## GIVEN REQUEST
Extend the news report below on Joe Manchin's reconciliation demands, picking up right after its final sentence.

## Start SUPPLIED PASSAGE

The package has died and come back to life multiple times, amid growing anger at Sens. Joe Manchin (D-WV) and Kyrsten Sinema (D-AZ) for seemingly objecting to the bill without naming what exactly about it they don’t like. 

A Thursday Politico report showed that while the press corps and much of Manchin’s Democratic cohort were in the dark, Majority Leader Chuck Schumer (D-NY) had received a short memo of Manchin’s requirements back in late July. They involved a $1.5 trillion topline and a demand not to begin debate on the reconciliation bill before October 1. 

Both men signed the bottom, though Schumer also appeals to have scrawled “I will try to dissuade Joe on many of these” underneath his signature. 

Manchin confirmed today, surrounded by dozens of reporters, that $1.5 trillion continues to be his starting point in the negotiations. 

While that’s much too low for progressives — Sen. Rich Blumenthal (D-CT) called it “problematic” — at least it’s a number for the caucus to work with. 

Senate Majority Whip Dick Durbin (D-IL) said after the news of what he called the “secret communication” broke that Manchin’s figure “will be changed.”

Not to be upstaged, Sinema blasted out a statement asserting that she too has shared her specific demands with Schumer and the White House, though she did not detail them publicly. 

Over on the House side, Speaker Nancy Pelosi (D-CA) has already discussed Manchin’s new position with her worried progressive members.

“The Speaker has committed to us that nothing will be agreed to, because she knows we have to sign off on it,” Rep. Pramila Jayapal (D-WA), spokesperson for the progressive caucus, told reporters. “There’re just too many of us that have been very clear that we are going to deliver on the entirety of the President’s agenda.”

## End SUPPLIED PASSAGE
## Start DATA

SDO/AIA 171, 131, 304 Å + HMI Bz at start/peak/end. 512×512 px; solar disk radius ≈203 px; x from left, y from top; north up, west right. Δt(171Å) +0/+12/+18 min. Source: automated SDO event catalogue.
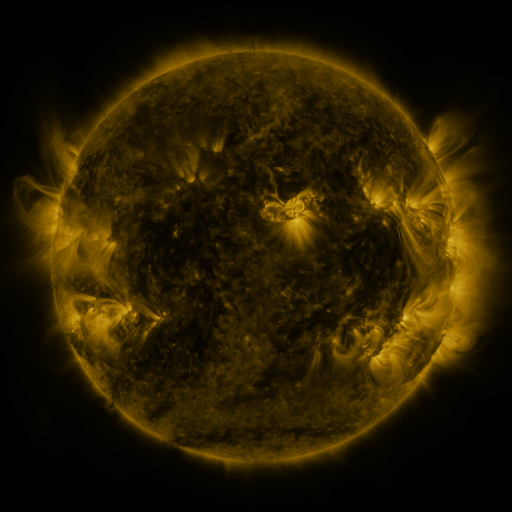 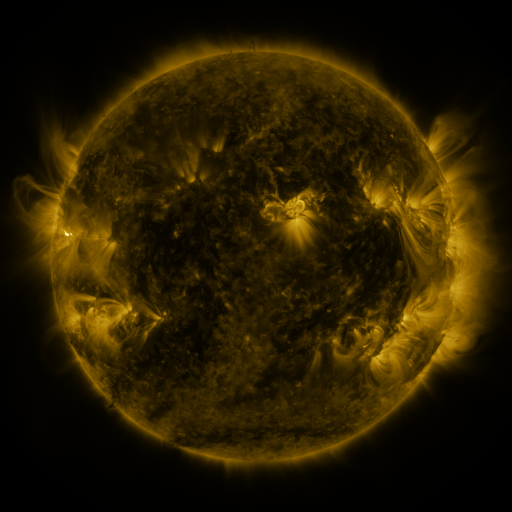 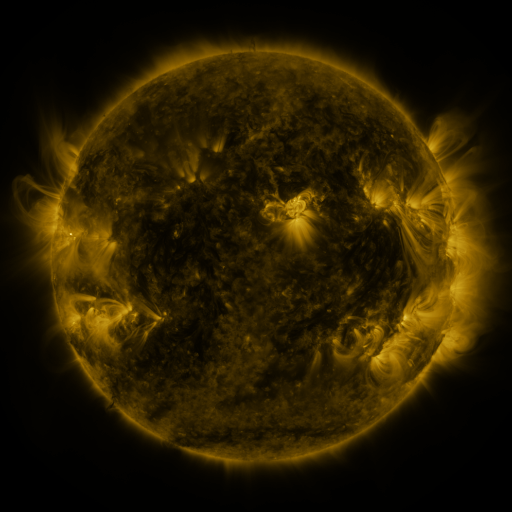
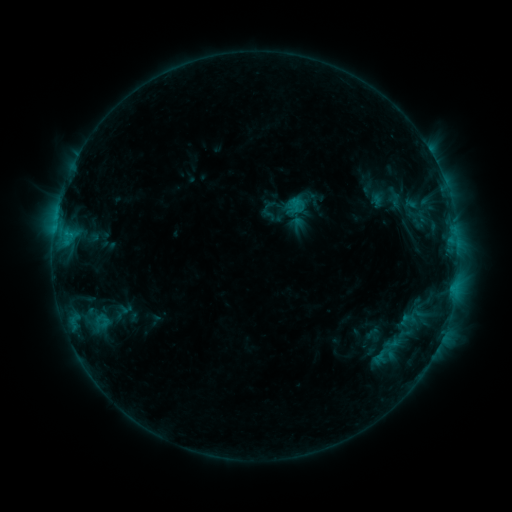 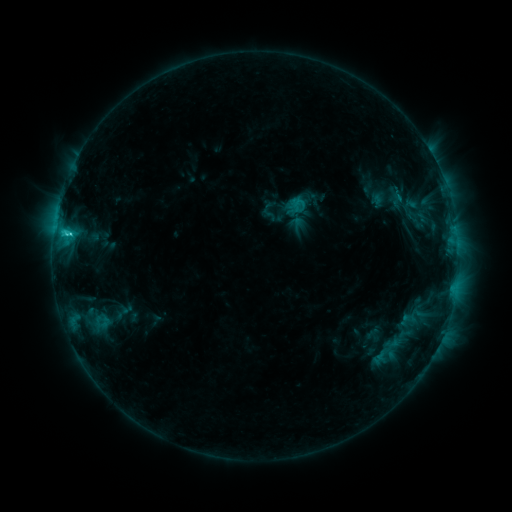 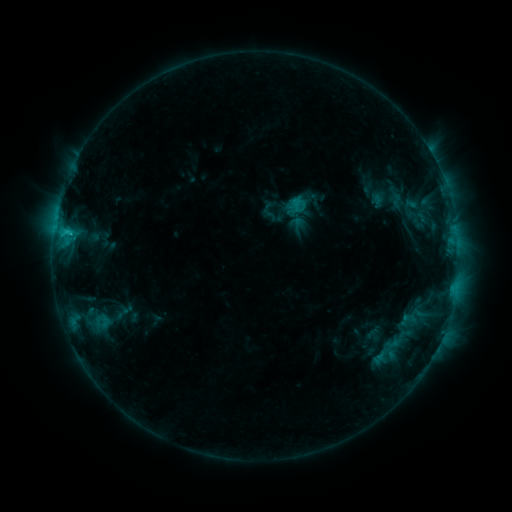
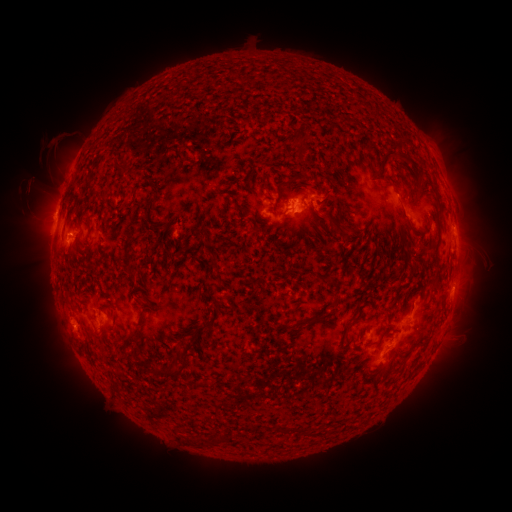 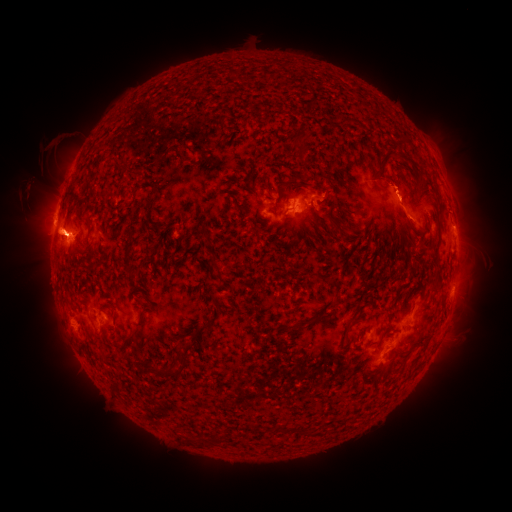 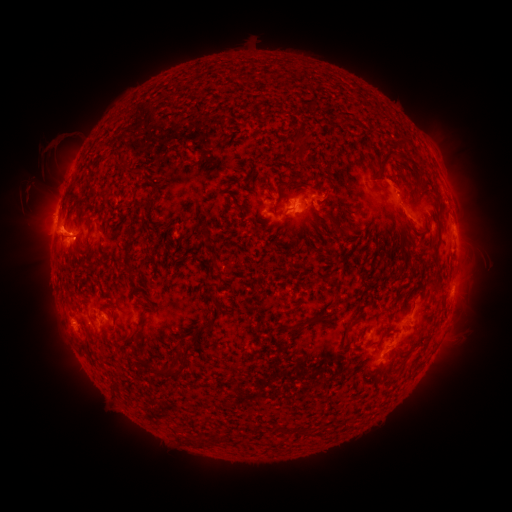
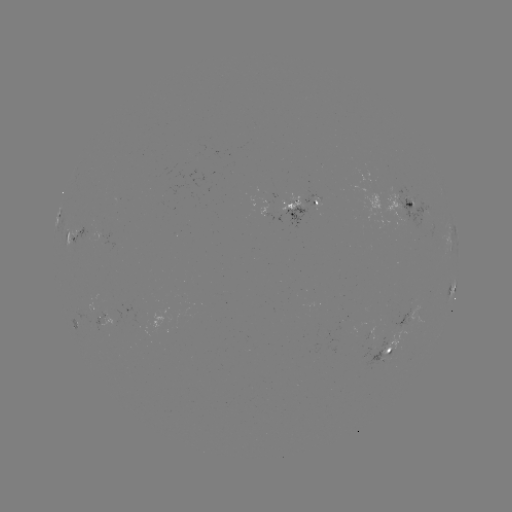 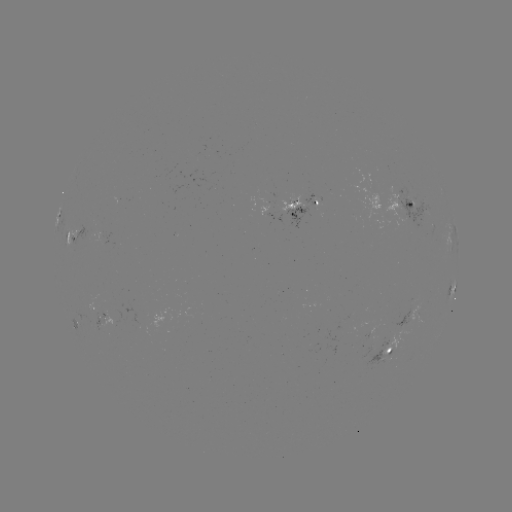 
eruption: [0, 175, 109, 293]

## End DATA

## EXERCISE OUTPUT
For days, the reconciliation process has stalled out amid Manchin and Sinema’s tight-lipped refusal to say what topline price tag they’d accept. Meanwhile, House moderates had eked a concession out of Pelosi to hold a vote on the bipartisan infrastructure plan, initially slated for Monday and now still tentatively planned for Thursday. That date rushed closer as the reconciliation package spun its wheels in the mud.

Those conditions set up the showdown now forming around the bipartisan infrastructure vote. If it does happen today as scheduled, it seems unlikely to pass — Jayapal told reporters that at least half of the 96-member House progressive caucus plans to vote it down, and House Minority Leader Kevin McCarthy (R-CA) said that his whipping had not revealed enough Republican defectors to make up for that deficit. 

But Manchin’s numbers have injected new life into the reconciliation negotiations. House progressives have long said that as soon as the Senate passes a reconciliation package, they will happily also vote for the bipartisan infrastructure plan, maintaining the two-track scheme that Democratic leadership has long seen as the surest path to both bills passing.

“All kinds of things could happen very quickly,” Jayapal said. “All I can say is we said that we’re gonna stay here all weekend if we need to to see if we can get to a deal, but if we can’t, then we’ll have to continue to work on it until we do.”